Reporting mean without SD. Two datasets with the same mean can be wildly different. Always pair them.

Using population SD when you have a sample. Underestimates the true SD. Use N−1 when in doubt.

Comparing SDs across different units or scales. SDs of test scores and SDs of weights are not directly comparable. Use coefficient of variation (SD/mean) for cross-scale comparison.

Applying the 68-95-99.7 rule to non-normal data. Skewed distributions don't follow the rule. Check the shape first.

Confusing SD with standard error. Standard error measures uncertainty in the mean estimate, not spread in the data. Standard error = SD / √N.

Treating SD as a maximum range. SD is a typical deviation, not a hard limit. Some values will be 3+ SDs from the mean in any large dataset.

Coefficient of Variation: Relative Spread

When comparing variability across datasets with different means or units, use the coefficient of variation (CV):

CV = (SD / Mean) × 100%

A CV of 5% means SD is 5% of the mean: a tight distribution. A CV of 50% means much more variability relative to scale.
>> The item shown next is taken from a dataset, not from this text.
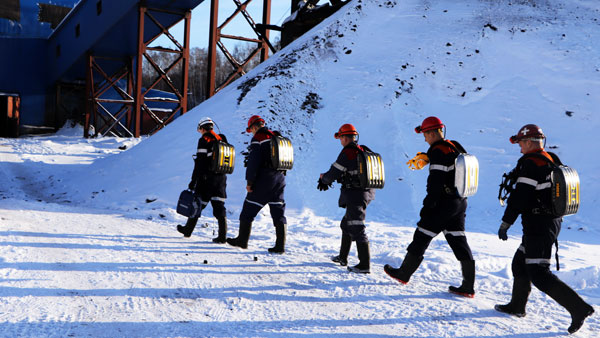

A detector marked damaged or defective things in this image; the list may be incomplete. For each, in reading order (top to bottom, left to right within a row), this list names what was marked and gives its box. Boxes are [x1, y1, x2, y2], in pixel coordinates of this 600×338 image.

Example: Investment with 8% return and 4% SD has CV 50%. Another with 20% return and 6% SD has CV 30%, actually less volatile relative to its return.

FAQ

What does a high standard deviation mean? It means the values are spread widely around the mean. A low SD means values cluster tightly.

Is standard deviation the same as variance? No. SD is the square root of variance. SD is in the original units; variance is in squared units.

When should I use sample vs population standard deviation? Use sample SD (N−1) when your data is a sample of a larger population (the most common case). Use population SD (N) only when you have data for the entire population.

What is the 68-95-99.7 rule? For normal distributions: 68% of values fall within 1 SD of the mean, 95% within 2 SD, 99.7% within 3 SD. A quick way to read SD intuitively.

Can standard deviation be negative? No. SD is the square root of squared differences; always zero or positive. A SD of zero means every value is identical.

How do I interpret a z-score? A z-score tells you how many SDs a value is from the mean. Positive is above, negative is below. |z| > 2 generally indicates an unusual value in a normal distribution.

Why is variance useful if SD is in better units? Variance has cleaner mathematical properties for further calculations (regression, hypothesis testing). It is preferred in formulas; SD is preferred in reporting.

Related Tools

The Standard Deviation Calculator computes both sample and population SD. The Variance Calculator handles variance directly, and the Z-Score Calculator converts raw values to standardized scores. For full summary statistics, use the Statistics Calculator.

Final Thoughts

Standard deviation is the most underused statistic in everyday data communication. Mean tells you the center; SD tells you whether the center is meaningful. A class with a mean of 75 and SD of 4 is a very different class than one with the same mean and SD of 15, and yet most reports only ever cite the mean. Build the habit of always reporting both numbers, and your data conversations get sharper immediately.